LLAP has a number of sizing related parameters. This section describes choosing suitable values for getting started.

 Parameter Value Description tez.am.resource.memory.mb 4096 The amount of memory (in MB) used by the query coordinator Tez Application Masters. hive.server2.tez.sessions.per.default.queue Number of concurrent queries that LLAP will support This setting corresponds to the number of query coordinators (Tez Application Masters). hive.tez.container.size Values between 4096 – 8192 are typical Tez container size in MB hive.llap.daemon.num.executors See discussion below Number of executors per LLAP daemon hive.llap.io.threadpool.size Same value as hive.llap.daemon.num.executors Executor thread pool size hive.llap.daemon.yarn.container.mb See discussion below Total memory (in MB) used by each LLAP daemon hive.llap.io.memory.size hive.llap.daemon.yarn.container.mb - llap_heap_size - llap_headroom_space Off-heap cache size (in MB) per LLAP daemon llap_headroom_space Values of  6192 – 10240 are typical Amount of off-heap memory (in MB) used for JVM overhead (meta space, threads stack, GC data structures etc.) llap_heap_size hive.llap.daemon.num.executors * hive.tez.container.size Amount of heap memory available for executors num_llap_nodes_for_llap_daemons The number of nodes assigned to the LLAP node label Number of LLAP daemons Hive.auto.convert.join.noconditionaltask.size 50% of tez.am.resource.memory.mb Memory (in MB) used for Map joins tez.am.resource.memory.mb 4096 The amount of memory (in MB) used by the query coordinator Tez Application Masters

Whilst the vast majority of memory resources should be allocated to the LLAP daemons (hive.llap.daemon.yarn.container.mb), some are also needed by the Tez Application Masters (the query coordinators and LLAP YARN service Application Master).

To calculate the total Tez Application Master memory requirement:

ceil((hive.server2.tez.sessions.per.default.queue + 1) / (num_llap_nodes_for_llap_daemons – node_failure_tolerence)) * tez.am.resource.memory.mb


In this case, node_failure_tolerence is the number of nodes you want to be able to lose without affecting the overall availability of LLAP.

For example, if the LLAP node label is mapped to two nodes, and you want LLAP to survive the loss of one of them (e.g. n+1 redundancy):

ceil((4 + 1) / (2 - 1)) * 4096 = 20,480 MB


yarn.nodemanager.resource.memory-mb (per-node memory used for YARN containers) minus 20,480 MB is the maximum size of an LLAP daemon.

For example, if yarn.nodemanager.resource.memory-mb is 288 GB, the LLAP daemon can be up to 268 GB (294,912 – 20,480 = 274,432). Note, however, that yarn.scheduler.maximum-allocation-mb must be configured to allow containers of this size.

Generally speaking, the number of executors (hive.llap.daemon.num.executors) should be equal to yarn.nodemanager.resource.cpu-vcores (per-node vCores for YARN containers). However, on machines with high core counts this may not be practical. For example, if a node has 56 vcores and hive.tez.container.size is 4 GB, the executors alone would require 224 GB of memory, potentially leaving very little memory for the cache (hive.llap.io.memory.size). Under these circumstances, you can adjust the number of executors down, essentially achieving a larger cache at the expense of reduced task parallelism.
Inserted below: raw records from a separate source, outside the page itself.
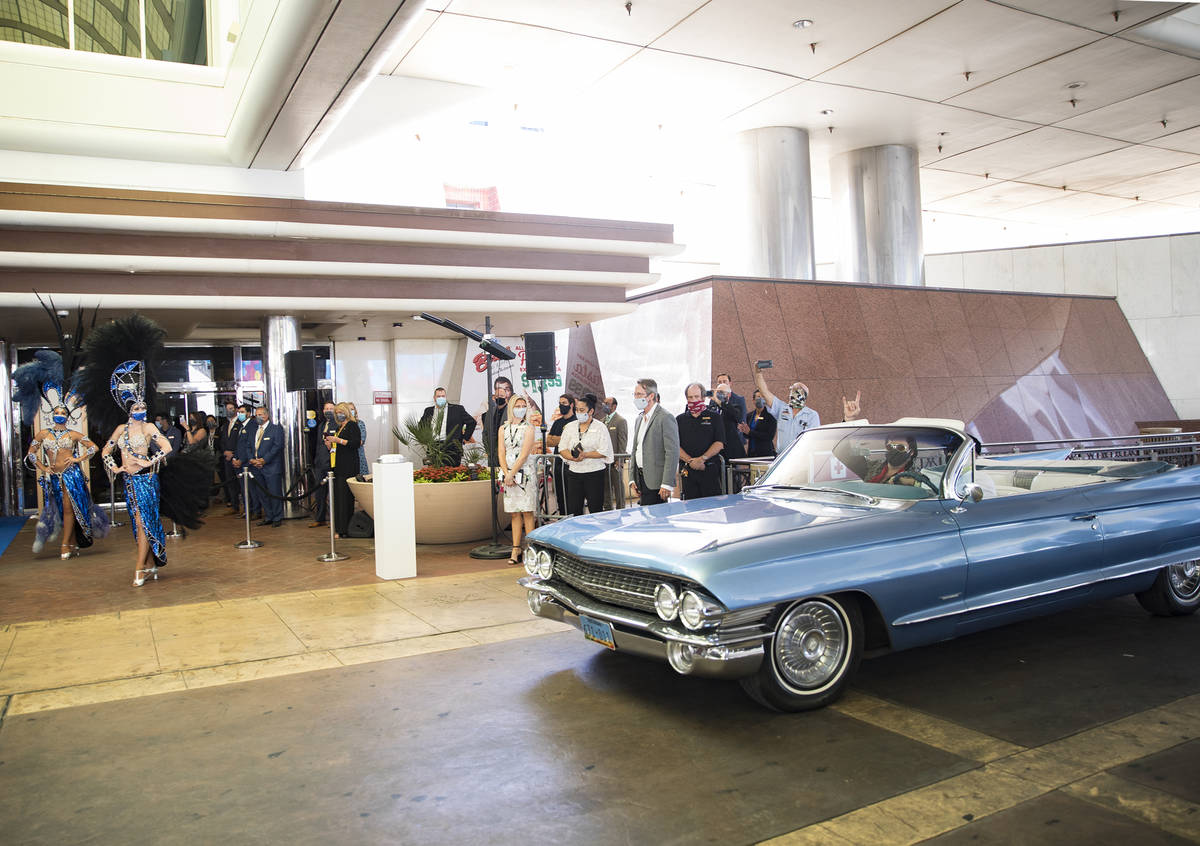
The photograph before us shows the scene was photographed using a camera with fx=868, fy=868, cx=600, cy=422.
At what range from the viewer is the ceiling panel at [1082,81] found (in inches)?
561

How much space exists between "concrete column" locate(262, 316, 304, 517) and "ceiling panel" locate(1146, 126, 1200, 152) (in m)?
18.6

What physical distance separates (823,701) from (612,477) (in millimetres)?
6217

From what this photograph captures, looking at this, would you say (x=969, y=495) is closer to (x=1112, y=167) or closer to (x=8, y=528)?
(x=8, y=528)

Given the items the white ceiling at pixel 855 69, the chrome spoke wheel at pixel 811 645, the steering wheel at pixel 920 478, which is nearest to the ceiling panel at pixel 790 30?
the white ceiling at pixel 855 69

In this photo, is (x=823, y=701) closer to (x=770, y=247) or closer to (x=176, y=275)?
(x=176, y=275)

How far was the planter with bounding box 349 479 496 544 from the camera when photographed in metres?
9.98

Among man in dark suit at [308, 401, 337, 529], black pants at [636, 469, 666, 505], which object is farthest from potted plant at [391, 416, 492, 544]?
man in dark suit at [308, 401, 337, 529]

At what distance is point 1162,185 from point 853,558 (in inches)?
960

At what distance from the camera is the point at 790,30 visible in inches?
496

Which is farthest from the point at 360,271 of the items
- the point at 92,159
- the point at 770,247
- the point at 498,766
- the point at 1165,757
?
the point at 1165,757

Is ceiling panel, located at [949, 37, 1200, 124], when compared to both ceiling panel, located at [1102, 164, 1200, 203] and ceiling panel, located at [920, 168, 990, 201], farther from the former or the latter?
ceiling panel, located at [1102, 164, 1200, 203]

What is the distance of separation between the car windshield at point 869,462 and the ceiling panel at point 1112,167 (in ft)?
61.0

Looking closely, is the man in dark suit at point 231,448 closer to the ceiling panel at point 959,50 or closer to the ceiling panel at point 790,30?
the ceiling panel at point 790,30

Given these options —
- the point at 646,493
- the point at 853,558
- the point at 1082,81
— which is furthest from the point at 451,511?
the point at 1082,81
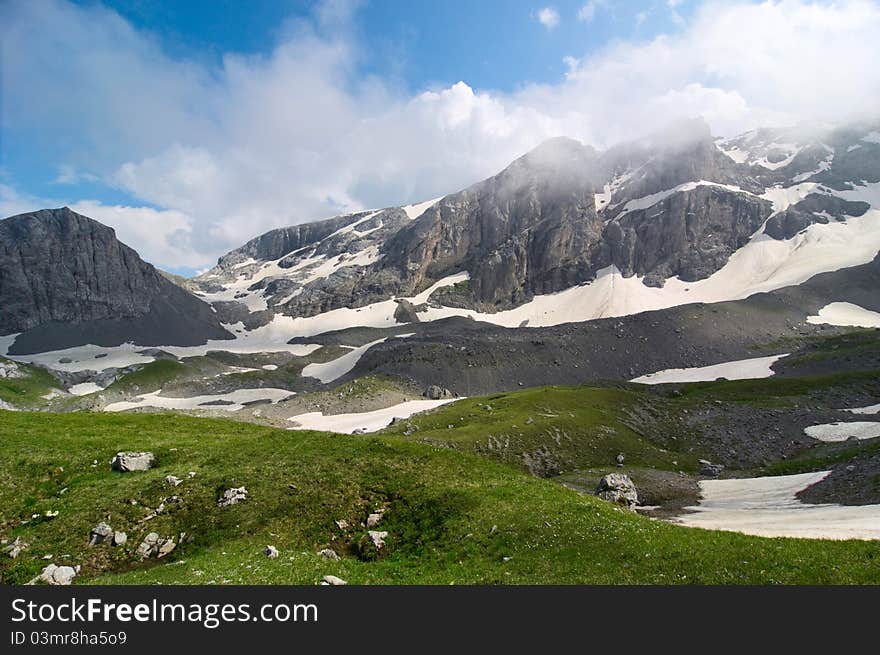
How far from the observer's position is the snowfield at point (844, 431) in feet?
224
LLAP Application Health Threshold

In Ambari-managed clusters, the LLAP YARN service is configured with a yarn.service.container-health-threshold.percent of 80% and yarn.service.container-health-threshold.window-secs of 300 seconds, i.e. if less than 80% of LLAP containers (daemons) are in a READY state for five minutes, the service is considered unhealthy and is automatically stopped. In other words, with one daemon per host, you will need a minimum of five hosts in your node label for high availability. For node labels consisting of fewer than five hosts, reduce yarn.service.container-health-threshold.percent. For example, with two hosts, a suitable threshold is 50%.

Unfortunately, Ambari does not currently allow for the customisation of yarn.service.container-health-threshold.percent via its UI. However, it is possible to edit /usr/hdp/current/hive-server2-hive/scripts/llap/yarn/templates.py on the Hiveserver2 Interactive host in order to override the default value.

{
"name": "%(name)s",
"version": "1.0.0",
"queue": "%(queue.string)s",
"configuration": {
"properties": {
"yarn.service.rolling-log.include-pattern": ".*\\\\.done",
"yarn.service.container-health-threshold.percent": "50",
"yarn.service.container-health-threshold.window-secs": "%(health_time_window)d",
"yarn.service.container-health-threshold.init-delay-secs": "%(health_init_delay)d"%(service_appconfig_global_append)s
}
},


Anti-Affinity and Node Labels

The LLAP YARN service is configured with an anti-affinity placement policy, which specifies that there should be no more than one LLAP daemon per node. Unfortunately, there is a YARN bug (YARN-10034), where allocation tags are not removed when a node is decommissioned.

For example, you might temporarily remove some LLAP nodes from the cluster in order to perform maintenance on them. Whilst doing so, you are careful to make sure that the number of daemons does not fall below the health threshold described previously. However, because of the bug, no new LLAP containers can run on the nodes once they are back in service because of the stale allocation tags.

The solution is to either apply the patch, or restart Resource Manager, causing the allocation tags to be removed.

The LLAP Monitor (more details soon) provides a /status endpoint that details the number of active, launching, and desired containers. This information can be used to alert whenever active + launching containers are below desired for an extended period of time.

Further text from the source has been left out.